### TASK GOAL
Transcribe exactly the line containing "family: Bovidae" and each line after it, through the end of the entries, with nothing before or after.

• • • •

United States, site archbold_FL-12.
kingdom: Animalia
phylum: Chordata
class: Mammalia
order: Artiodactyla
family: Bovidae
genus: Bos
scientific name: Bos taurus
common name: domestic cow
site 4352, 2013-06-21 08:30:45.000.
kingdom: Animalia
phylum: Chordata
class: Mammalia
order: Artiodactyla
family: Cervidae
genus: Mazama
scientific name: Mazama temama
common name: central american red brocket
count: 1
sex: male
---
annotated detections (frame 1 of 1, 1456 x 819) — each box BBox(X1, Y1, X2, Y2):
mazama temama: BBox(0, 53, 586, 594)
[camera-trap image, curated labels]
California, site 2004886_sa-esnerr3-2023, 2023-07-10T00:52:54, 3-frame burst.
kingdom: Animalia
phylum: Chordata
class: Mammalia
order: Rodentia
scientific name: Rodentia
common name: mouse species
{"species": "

• • • •

### ANSWER TO THIS EXERCISE
family: Bovidae
genus: Bos
scientific name: Bos taurus
common name: domestic cow
site 4352, 2013-06-21 08:30:45.000.
kingdom: Animalia
phylum: Chordata
class: Mammalia
order: Artiodactyla
family: Cervidae
genus: Mazama
scientific name: Mazama temama
common name: central american red brocket
count: 1
sex: male
---
annotated detections (frame 1 of 1, 1456 x 819) — each box BBox(X1, Y1, X2, Y2):
mazama temama: BBox(0, 53, 586, 594)
[camera-trap image, curated labels]
California, site 2004886_sa-esnerr3-2023, 2023-07-10T00:52:54, 3-frame burst.
kingdom: Animalia
phylum: Chordata
class: Mammalia
order: Rodentia
scientific name: Rodentia
common name: mouse species
{"species": "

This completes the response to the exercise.